For three years, my wife and I trained with Aunty Chandra, 5 days a week and then practiced at home daily for an hour. Going by professional standards that is very little. Most vocalists practice for 4-6 hours but then again, I was not trying to become a professional singer and so was quite happy with what I was doing. During this time one day, I went on a camping trip with a group of managers from one of my client companies for which I was doing a leadership development program. Early one morning on that trip we went to bathe in a nearby stream and I stood in water up to my throat and sang Raag Asaawari. It was an amazing experience because the flowing water did something to my voice that was very beautiful. No recordings of this incidence this except in my memory. Aunty Chandra was thrilled when I narrated this to her on my return and said for the

umpteenth time, ‘You have a gift. You must develop it and show the world.’ After those three years in Bangalore, we left for the US and lost touch with Aunty. When we returned to India in 2000, I went to Bangalore on a business trip and went to visit Aunty who I hadn’t seen for 3 years. I was shocked to see the house locked up, looking desolate and unlived in. I asked the neighbors and they told me that Mrs. Chandra had passed away and that the house was locked up and nobody lived there anymore. I was very shocked and extremely sad about the death of my teacher who taught me more than she herself knew. She was teaching me classical singing but I was learning lessons about life and winning that she would have been very happy to know about.
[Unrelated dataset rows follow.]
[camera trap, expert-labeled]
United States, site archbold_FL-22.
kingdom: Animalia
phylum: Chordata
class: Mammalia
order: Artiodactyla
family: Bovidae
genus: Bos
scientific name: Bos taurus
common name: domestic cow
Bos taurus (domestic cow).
One lesson I learnt was the importance of practice if you truly want to be good at something and that practice is not simply doing the same thing over and over but to ensure that you do it right. Practice doesn’t make perfect. Practice makes permanent. Correct practice makes perfect. That’s why it is easier to teach someone who doesn’t know something than to retrain someone who learnt it the wrong way. So practicing to meet a high benchmark is essential.
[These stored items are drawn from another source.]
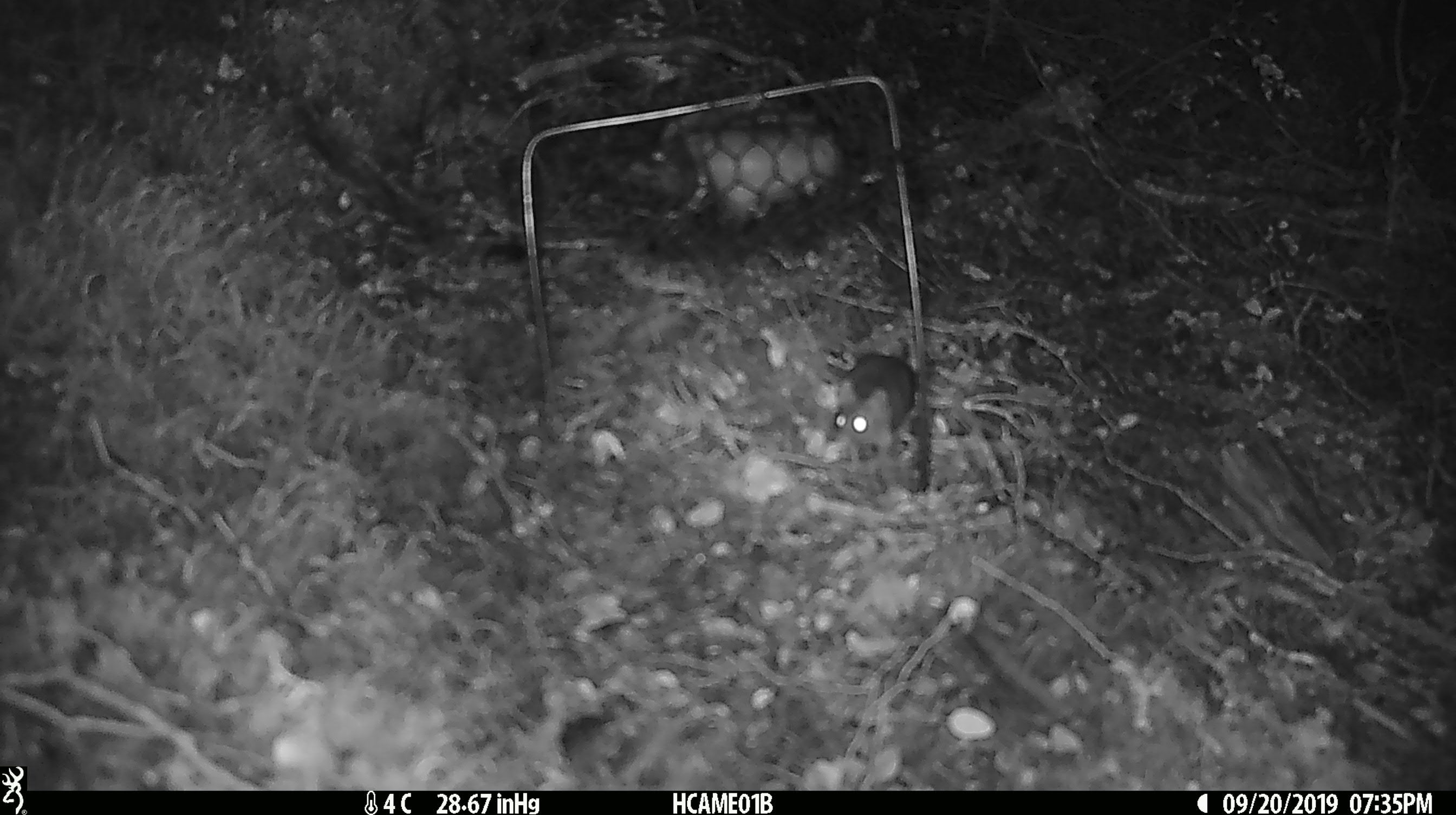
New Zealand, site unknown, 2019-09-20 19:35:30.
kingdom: Animalia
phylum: Chordata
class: Mammalia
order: Rodentia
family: Muridae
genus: Mus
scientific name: Mus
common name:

Second critical lesson was the importance of seeking correction. You learn singing by singing before a teacher and wordlessly accepting correction. When you sing a note incorrectly and the teacher signals you to repeat it you don’t say, ‘You heard it wrong. I sang it right.’ You simply repeat it over and over and over until the teacher signals you to move on, meaning that you finally got it right. You realize that correct and incorrect is for the listener to decide. What is correct is not what you do but what the listener experiences. Great lesson in customer service – great service is not what you give but what the customer receives. The only way to achieve that is to be intensely receptive to the customer, accept feedback without argument realizing that the customer’s perception is their reality.

Another big one was the importance of detail. The difference between the Komal Sur (soft note) and the Shudh Sur (pure note) is subtle indeed. I can’t even describe how exactly it is done except that despite not being able to describe it in words, I used to do a very good job of it when singing Raag Aasawari to the extent that my teacher would actually smile. And what made that difference? One small detail of what you did with your throat as you sang. A small detail which makes a world of difference.

Another big one was about the importance of doing things right first time because there is no taking back a note once it has been sung. So you have to get it right the first time.  In singing there is no record – either of good or bad. What you sang has no reality apart from the momentary existence between your singing and your listener’s hearing. Then it ceases to exist. I am not talking about recording devices and so on but contrasting this with writing and painting and so on which have a material existence and can be redone, corrected and so on. But not singing. You can sing again, but you can’t correct something that has been sung once. The song has no existence until it has been sung and so you can’t really give a sample because there is no guarantee that it will be exactly the same when it is done again. Many parallels in service delivery and the need to get it right the first time and the loop back to merciless correction and dedication to perfection.

Finally one very big lesson is the critical importance of passion in singing. Singing has a technical aspect, no doubt, but a great singer is not a great technologist and is not concerned with technical details. He is a passionate human being concerned in literally ‘pouring his heart out’ – like the nightingale, who sings not because it has a message but because it has a song.